Rast wrote:PleasingFungus wrote:Rast wrote:Snake and Spider should be refactored to be less poison-centric, and more interesting in general
This happened to Snake in, what, 0.14?
It was a step in the right direction. It's not enough.
Honestly, those branches should probably get Hive'd.
I am happy to see that our players encourage radical cuts/nerfs, but this one will probably not happen.
In contrast with Hive, all Lair subbranches have a lot more content, and have seen much more care/work applied to them. This by itself is not a really good reason to keep some feature in the game, but perhaps it's psychologically understandable. Just to be clear, I am talking about very many monsters, many of them specific to the branches, and a truckload of vaults, and special layouts.
What this thread should be about (in my opinion), is a broader topic:
what does non-linearity mean (in roguelikes, say), and is it good for Crawl?Games like Rogue or Brogue are linear, and they fare very well with that: gameplay is tight, and that's good. Nethack has branches, and already suffers from it. (I don't know whether Crawl inherited branches from Nethack or Angband or both.) Obviously, branches are cool in various regards, but I am only concerned with gameplay: branches allow you to choose between different threats and rewards. That's a strategical choice, and hopefully interesting (one check to see whether it's interesting: will player decide differently, depending on local circumstances?). The drawback is that if the two branches pose comparable threats at the outset, then doing one will make the other one much easier afterwards.

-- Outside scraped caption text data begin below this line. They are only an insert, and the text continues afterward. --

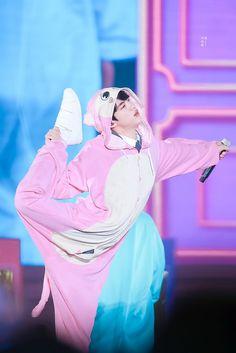 Pink princess Jin wanna be a ballet dancer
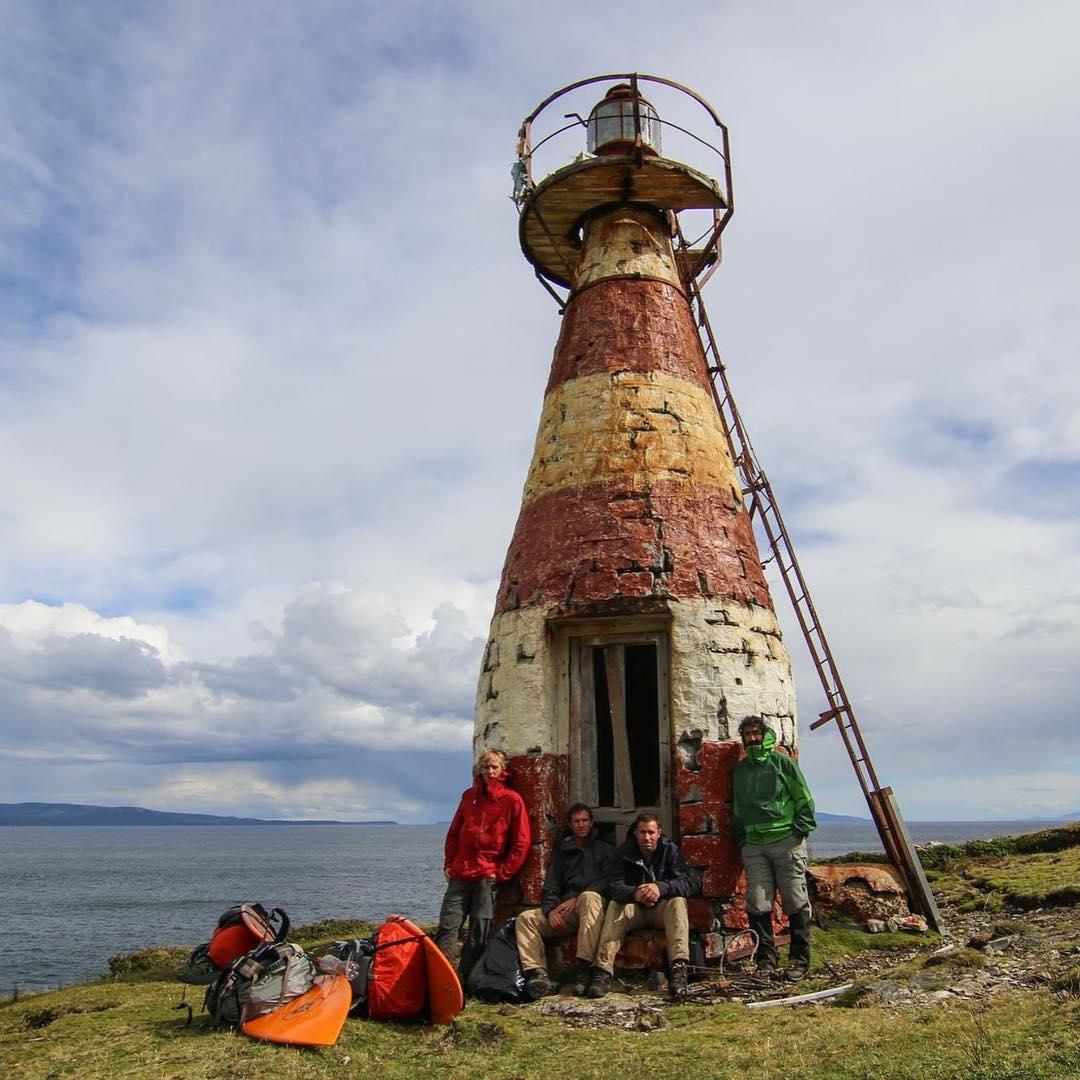 Descansando en el Faro San Pio, el extremo Sur de la República Argentina, para después continuar con la expedición.#conservemos #peninsulamitre #tierradelfuego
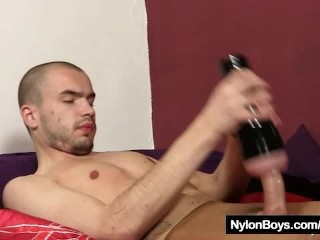 Bald twink Steven cums on his pantyhose nylons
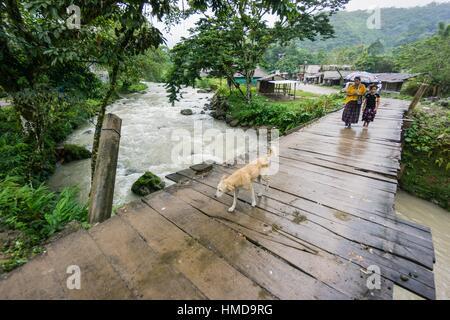 puente sobre el rio Satan, La Taña, zona Reyna, departamento de Uspantan,Guatemala, Central America. - Stock Photo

The rune lock was a very mild attempt to address the worst part of that -- players postponing the most interesting threats (branch ends) as long as possible. With the lock, they now sometimes have to do a Lair subbranch end a bit earlier (I said it, the lock is really mild
). What is discussed in this thread is much more radical. If you follow that train of thought to its logical end, then you'll get: do away with the runes, offer some side branches, and let players decide when they think they're ready for Zot. (This is the Rogue plan, with the addition of optional branches and a safety vs score tension around them.)
I think that's too far a departure from what Crawl is. Runes are a decent concept, because they serve a a yardstick to progress (there are big differences between players who have "never got a rune", "collected a rune but didn't win", and "winners", for example). Also, the rune vaults often lead to interesting situations, and often death. Just on the Lair subbranches, I can see the following less radical ideas:
- Each game features one S-branch out of the four. (That's the current branch roulette, restricted to just a single branch.)
- Offer two branches as now, but players can only enter one. (If you enter one, the other is closed forever.) This sounds intriguing, but I am not sure this will often lead to interesting decisions: very often, the choice will be clear. Also, that approach forces us to always keep an eye on pretty strict loot & threat comparibility among the four branches (much more than now). Note that the runelock suffers from the same problem (often quite clear which rune to fetch) but that its primary goal was something different: to get players to fight one branch end a bit earlier than they'd do otherwise.
- Offer two branches as now, but entering one will change the other: it has the same amount of loot and xp (on average), but in a much more concentrated and dangerous form, e.g. monsters fully concentrated in more open branch ends. Again, the idea is not so much to aim for an interesting strategic choice (will still be quite clear which branch to attempt first), but to make the other branch more challenging afterwards.
Just to be sure: I want to keep all four S-branches; I would be very happy if the choice of runes is not clearcut (some posters indicate this is already the case); I am interested in discussing rule changes to make the various branches work better (i.e. don't become too shallow if tackled late). On the last point: there is some value in being able to overpower the opposition -- afer all, you've built that character for so long, and it's cool to reap the benefits and have it trivially crush the weaklings. There just shouldn't be too much of that.